**Excerpted passage:**

We had the good fortune of connecting with Larissa Neath and we’ve shared our conversation below.
Hi Larissa, can you walk us through the thought-process of starting your business?
I still don’t know if I would call myself a business. However, I have always felt drawn to art and in constant awe of what it can do for people. Those two things are why I began leading art lessons and then attempting to get out there more with my work.
Alright, so let’s move onto what keeps you busy professionally?
I am never sure just how much I am “set apart,” especially having recently lived in the Atlanta area – a place that is saturated with so much incredible artistic talent – I would like to think that my quirky and community driven art is at least appreciated though.

**Problem:** Print the part of the interview with Larissa Neath from "Alright, so let’s" to "least appreciated though.". The listing that comes next is separate material, unrelated to the interview.

**Dataset extract:**
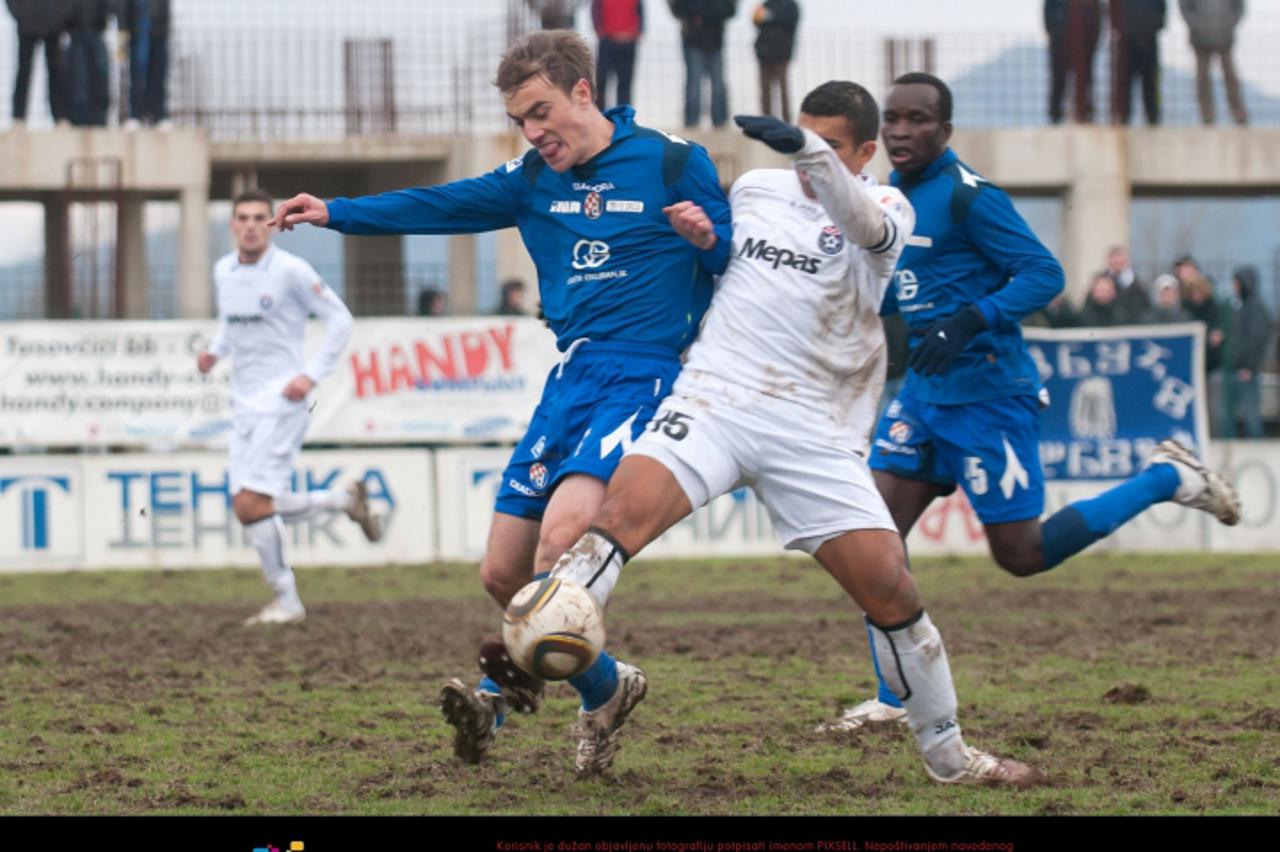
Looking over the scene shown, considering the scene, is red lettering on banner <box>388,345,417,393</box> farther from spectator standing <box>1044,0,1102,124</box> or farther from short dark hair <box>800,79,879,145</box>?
short dark hair <box>800,79,879,145</box>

**Written reply:**
Alright, so let’s move onto what keeps you busy professionally?
I am never sure just how much I am “set apart,” especially having recently lived in the Atlanta area – a place that is saturated with so much incredible artistic talent – I would like to think that my quirky and community driven art is at least appreciated though.